Heeft het volgende besluit vastgesteld:

Artikel 1. Onderwerp

[Regeling vervallen per 01-01-2021]

Bij dit besluit worden de voorschriften vastgesteld voor de toekenning van de eigen middelen van de Unie omde financiering van de jaarlijkse begroting van de Unie te waarborgen, als bepaald in artikel 311 van het Verdrag betreffende de werking van de Europese Unie (VWEU).

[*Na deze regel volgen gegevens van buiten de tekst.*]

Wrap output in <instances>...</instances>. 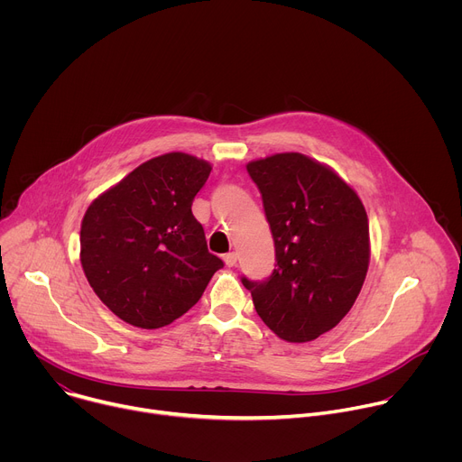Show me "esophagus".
I'll return each mask as SVG.
<instances>
[{"instance_id": "esophagus-1", "label": "esophagus", "mask_w": 462, "mask_h": 462, "mask_svg": "<svg viewBox=\"0 0 462 462\" xmlns=\"http://www.w3.org/2000/svg\"><path fill=\"white\" fill-rule=\"evenodd\" d=\"M223 259H225V263H226V267H236L237 254H236V252H228V254L223 255Z\"/></svg>"}]
</instances>
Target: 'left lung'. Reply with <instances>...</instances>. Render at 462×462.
Segmentation results:
<instances>
[{
	"label": "left lung",
	"mask_w": 462,
	"mask_h": 462,
	"mask_svg": "<svg viewBox=\"0 0 462 462\" xmlns=\"http://www.w3.org/2000/svg\"><path fill=\"white\" fill-rule=\"evenodd\" d=\"M276 246L267 280L241 278L280 338L316 340L351 310L369 267V223L356 191L333 170L278 153L246 164Z\"/></svg>",
	"instance_id": "left-lung-1"
}]
</instances>
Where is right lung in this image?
I'll list each match as a JSON object with an SVG mask.
<instances>
[{
    "label": "right lung",
    "instance_id": "add662e5",
    "mask_svg": "<svg viewBox=\"0 0 462 462\" xmlns=\"http://www.w3.org/2000/svg\"><path fill=\"white\" fill-rule=\"evenodd\" d=\"M212 166L186 153L155 157L88 208L80 261L102 303L129 325L159 328L203 296L225 263L208 252L193 197Z\"/></svg>",
    "mask_w": 462,
    "mask_h": 462
}]
</instances>
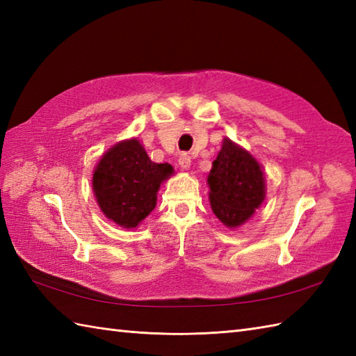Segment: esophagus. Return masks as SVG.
Returning a JSON list of instances; mask_svg holds the SVG:
<instances>
[{"mask_svg":"<svg viewBox=\"0 0 356 356\" xmlns=\"http://www.w3.org/2000/svg\"><path fill=\"white\" fill-rule=\"evenodd\" d=\"M179 165H180V168H182V170H188V168H190V165H191V156L188 154V153H182V154H180V157H179Z\"/></svg>","mask_w":356,"mask_h":356,"instance_id":"1","label":"esophagus"}]
</instances>
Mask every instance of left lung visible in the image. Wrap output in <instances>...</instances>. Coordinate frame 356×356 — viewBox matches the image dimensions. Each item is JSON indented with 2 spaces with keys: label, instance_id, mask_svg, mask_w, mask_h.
<instances>
[{
  "label": "left lung",
  "instance_id": "1",
  "mask_svg": "<svg viewBox=\"0 0 356 356\" xmlns=\"http://www.w3.org/2000/svg\"><path fill=\"white\" fill-rule=\"evenodd\" d=\"M209 202L218 220L228 228L245 223L264 200V177L259 162L229 139L208 176Z\"/></svg>",
  "mask_w": 356,
  "mask_h": 356
}]
</instances>
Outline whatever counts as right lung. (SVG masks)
<instances>
[{"instance_id": "add662e5", "label": "right lung", "mask_w": 356, "mask_h": 356, "mask_svg": "<svg viewBox=\"0 0 356 356\" xmlns=\"http://www.w3.org/2000/svg\"><path fill=\"white\" fill-rule=\"evenodd\" d=\"M171 174V165L151 162L138 139L124 140L97 163L93 191L102 213L130 229L154 209L159 186Z\"/></svg>"}]
</instances>
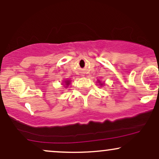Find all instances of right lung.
Wrapping results in <instances>:
<instances>
[{
    "label": "right lung",
    "mask_w": 159,
    "mask_h": 159,
    "mask_svg": "<svg viewBox=\"0 0 159 159\" xmlns=\"http://www.w3.org/2000/svg\"><path fill=\"white\" fill-rule=\"evenodd\" d=\"M69 84V81H66V84L68 85Z\"/></svg>",
    "instance_id": "obj_1"
}]
</instances>
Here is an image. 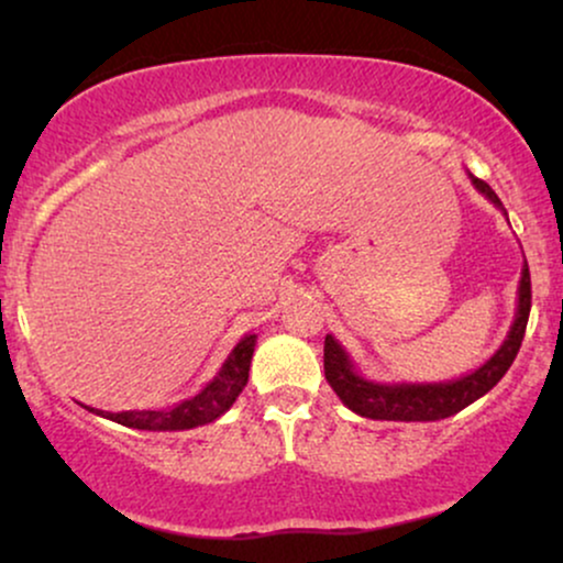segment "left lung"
<instances>
[{
    "instance_id": "obj_1",
    "label": "left lung",
    "mask_w": 563,
    "mask_h": 563,
    "mask_svg": "<svg viewBox=\"0 0 563 563\" xmlns=\"http://www.w3.org/2000/svg\"><path fill=\"white\" fill-rule=\"evenodd\" d=\"M468 179L489 203H495L506 214L493 187L484 183V179L474 177V174H468ZM516 294H519V299H516V314L514 322H510L508 335L487 363L466 373V376L434 380V384H410V380L384 384V380H373L357 371L346 349L328 333L325 357H322L328 384H331V389L339 394V399L349 410L363 418H373V421H442V418L455 416L463 407L476 402V399L493 389L497 380L506 376V371L514 365L516 354H519L527 331L529 307H532V283H529L527 262L521 267V280Z\"/></svg>"
}]
</instances>
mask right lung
Wrapping results in <instances>:
<instances>
[{"instance_id":"1","label":"right lung","mask_w":563,"mask_h":563,"mask_svg":"<svg viewBox=\"0 0 563 563\" xmlns=\"http://www.w3.org/2000/svg\"><path fill=\"white\" fill-rule=\"evenodd\" d=\"M256 346V333H245L238 341L235 349L228 354L222 367L209 384L200 389L196 397L185 399V402L169 407V410H124V412H106L87 407V410L97 412V416L108 418L129 429L140 431H185L196 429V426H206L217 421L219 416L230 410L232 402L238 399V394L249 384V371H251V357H254Z\"/></svg>"}]
</instances>
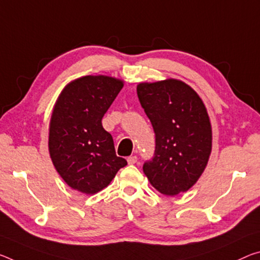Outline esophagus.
I'll list each match as a JSON object with an SVG mask.
<instances>
[{"mask_svg": "<svg viewBox=\"0 0 260 260\" xmlns=\"http://www.w3.org/2000/svg\"><path fill=\"white\" fill-rule=\"evenodd\" d=\"M127 162H128V164H135L138 162V157L137 156H129V157L127 158Z\"/></svg>", "mask_w": 260, "mask_h": 260, "instance_id": "obj_1", "label": "esophagus"}]
</instances>
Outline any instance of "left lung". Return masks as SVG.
Returning a JSON list of instances; mask_svg holds the SVG:
<instances>
[{
	"label": "left lung",
	"instance_id": "left-lung-1",
	"mask_svg": "<svg viewBox=\"0 0 260 260\" xmlns=\"http://www.w3.org/2000/svg\"><path fill=\"white\" fill-rule=\"evenodd\" d=\"M137 91L156 138L154 158L143 164V172L164 196L186 192L203 175L212 152L207 109L191 86L176 78L142 82Z\"/></svg>",
	"mask_w": 260,
	"mask_h": 260
}]
</instances>
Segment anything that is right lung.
Here are the masks:
<instances>
[{"label":"right lung","instance_id":"1","mask_svg":"<svg viewBox=\"0 0 260 260\" xmlns=\"http://www.w3.org/2000/svg\"><path fill=\"white\" fill-rule=\"evenodd\" d=\"M123 81L106 75L78 77L64 86L49 121L48 150L57 174L69 187L96 194L127 166L115 155L112 135L102 119Z\"/></svg>","mask_w":260,"mask_h":260}]
</instances>
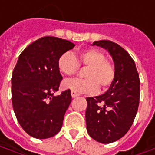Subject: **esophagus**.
I'll list each match as a JSON object with an SVG mask.
<instances>
[{"instance_id":"obj_1","label":"esophagus","mask_w":155,"mask_h":155,"mask_svg":"<svg viewBox=\"0 0 155 155\" xmlns=\"http://www.w3.org/2000/svg\"><path fill=\"white\" fill-rule=\"evenodd\" d=\"M79 96V94H77V93H75V92H74V91H71V97L72 98H76Z\"/></svg>"}]
</instances>
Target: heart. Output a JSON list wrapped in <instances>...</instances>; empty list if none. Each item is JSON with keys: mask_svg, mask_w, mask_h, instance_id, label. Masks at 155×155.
Segmentation results:
<instances>
[{"mask_svg": "<svg viewBox=\"0 0 155 155\" xmlns=\"http://www.w3.org/2000/svg\"><path fill=\"white\" fill-rule=\"evenodd\" d=\"M106 58L96 49H86L74 54L65 51L60 55L57 66L61 73L71 75L77 71L79 65L87 66L84 72L86 79L71 78L62 83L64 89L77 94H94L99 87L106 90L113 84L115 78L114 66L105 61Z\"/></svg>", "mask_w": 155, "mask_h": 155, "instance_id": "obj_1", "label": "heart"}]
</instances>
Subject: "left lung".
Masks as SVG:
<instances>
[{
	"mask_svg": "<svg viewBox=\"0 0 155 155\" xmlns=\"http://www.w3.org/2000/svg\"><path fill=\"white\" fill-rule=\"evenodd\" d=\"M113 59L115 78L104 94L86 98L85 120L90 136L102 143H113L132 125L140 103V76L135 63L124 49L110 41H94Z\"/></svg>",
	"mask_w": 155,
	"mask_h": 155,
	"instance_id": "left-lung-1",
	"label": "left lung"
}]
</instances>
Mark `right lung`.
<instances>
[{"instance_id": "obj_1", "label": "right lung", "mask_w": 155, "mask_h": 155, "mask_svg": "<svg viewBox=\"0 0 155 155\" xmlns=\"http://www.w3.org/2000/svg\"><path fill=\"white\" fill-rule=\"evenodd\" d=\"M71 41L45 36L29 45L16 62L12 77V101L22 129L35 139H48L61 130L71 102V91L54 95L62 80L60 55L74 47Z\"/></svg>"}]
</instances>
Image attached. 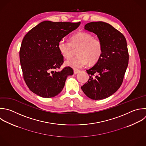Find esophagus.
<instances>
[{"instance_id":"1","label":"esophagus","mask_w":146,"mask_h":146,"mask_svg":"<svg viewBox=\"0 0 146 146\" xmlns=\"http://www.w3.org/2000/svg\"><path fill=\"white\" fill-rule=\"evenodd\" d=\"M79 72V70H74V73L75 75H76L77 74H78Z\"/></svg>"}]
</instances>
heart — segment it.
Wrapping results in <instances>:
<instances>
[{"instance_id": "b5f03b06", "label": "heart", "mask_w": 146, "mask_h": 146, "mask_svg": "<svg viewBox=\"0 0 146 146\" xmlns=\"http://www.w3.org/2000/svg\"><path fill=\"white\" fill-rule=\"evenodd\" d=\"M77 48V56L66 62V66L75 69L83 68L88 62L90 64L95 63L100 59L103 52L101 41L85 32L74 35L70 39V42L62 39L58 43V48L64 58L71 57L74 49Z\"/></svg>"}]
</instances>
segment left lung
I'll return each mask as SVG.
<instances>
[{"mask_svg":"<svg viewBox=\"0 0 146 146\" xmlns=\"http://www.w3.org/2000/svg\"><path fill=\"white\" fill-rule=\"evenodd\" d=\"M84 29L97 35L103 52L96 63L87 70L89 79L81 88L91 99H104L113 94L123 82L129 58L126 39L118 30L103 22L88 23Z\"/></svg>","mask_w":146,"mask_h":146,"instance_id":"left-lung-1","label":"left lung"}]
</instances>
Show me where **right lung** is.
I'll list each match as a JSON object with an SVG mask.
<instances>
[{
  "label": "right lung",
  "mask_w": 146,
  "mask_h": 146,
  "mask_svg": "<svg viewBox=\"0 0 146 146\" xmlns=\"http://www.w3.org/2000/svg\"><path fill=\"white\" fill-rule=\"evenodd\" d=\"M80 25L43 21L25 35L19 52L20 62L25 82L33 92L49 98L62 91L67 76L74 71L70 67L54 71L63 63L58 43Z\"/></svg>",
  "instance_id": "right-lung-1"
}]
</instances>
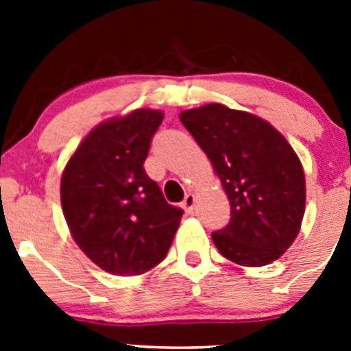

Artikel 2. Categorieën eigen middelen en specifieke berekeningsmethoden

[Regeling vervallen per 01-01-2021]

  • 1 De in de begroting van de Unie opgevoerde eigen middelen worden gevormd door de ontvangsten uit:

    • a. traditionele eigen middelen bestaande uit de heffingen, premies, extra bedragen of compenserende bedragen, aanvullende bedragen of aanvullende elementen, rechten van het gemeenschappelijk douanetarief en de overige door de instellingen van de Unie ingevoerde of in te voeren rechten op het handelsverkeer met derde landen, de douanerechten op de onder het vervallen Verdrag tot oprichting van de Europese Gemeenschap voor Kolen en Staal vallende producten, alsmede de bijdragen en andere heffingen die in het kader van de gemeenschappelijke ordening der markten in de sector suiker zijn vastgesteld;

    • b. onverminderd lid 4, tweede alinea, de toepassing van een voor alle lidstaten geldend uniform percentage op de btw- grondslag die op uniforme wijze is vastgesteld volgens Unievoorschriften. Voor elke lidstaat mag de hiertoe in aanmerking te nemen grondslag niet meer bedragen dan 50 % van het bruto nationaal inkomen (bni), als omschreven in lid 7;

    • c. onverminderd lid 5, de toepassing van een, met inachtneming van alle andere ontvangsten, in het kader van de begrotingsprocedure vast te stellen uniform percentage op de som van de bni’s van alle lidstaten.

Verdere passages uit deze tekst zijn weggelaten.